We present new $L^\prime$ (3.8 $\mu m$) and Br-$\alpha$ (4.05 $\mu m$) data and reprocessed archival $L^\prime$ data for the young, planet-hosting star HR 8799 obtained with Keck/NIRC2, VLT/NaCo and Subaru/IRCS. We detect all four HR 8799 planets in each dataset at a moderate to high signal-to-noise (SNR $\gtrsim$ 6-15). We fail to identify a fifth planet, "HR 8799 f", at $r$ $<$ 15 $AU$ at a 5-$\sigma$ confidence level: one suggestive, marginally significant residual at 0.2" is most likely a PSF artifact. Assuming companion ages of 30 $Myr$ and the Baraffe (Spiegel \& Burrows) planet cooling models, we rule out an HR 8799 f with mass of 5 $M_{J}$ (7 $M_{J}$), 7 $M_{J}$ (10 $M_{J}$), and 12 $M_{J}$ (13 $M_{J}$) at $r_{proj}$ $\sim$ 12 $AU$, 9 $AU$, and 5 $AU$, respectively. All four HR 8799 planets have red early T dwarf-like $L^\prime$ - [4.05] colors, suggesting that their SEDs peak in between the $L^\prime$ and $M^\prime$ broadband filters. We find no statistically significant difference in HR 8799 cde's colors.

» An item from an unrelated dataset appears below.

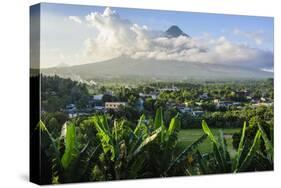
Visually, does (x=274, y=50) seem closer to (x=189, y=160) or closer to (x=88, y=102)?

Atmosphere models assuming thick, patchy clouds appear to better match HR 8799 bcde's photometry than models assuming a uniform cloud layer. While non-equilibrium carbon chemistry is required to explain HR 8799 bc's photometry/spectra, evidence for it from HR 8799 de's photometry is weaker. Future, deep IR spectroscopy/spectrophotometry with the Gemini Planet Imager, SCExAO/CHARIS, and other facilities may clarify whether the planets are chemically similar or heterogeneous.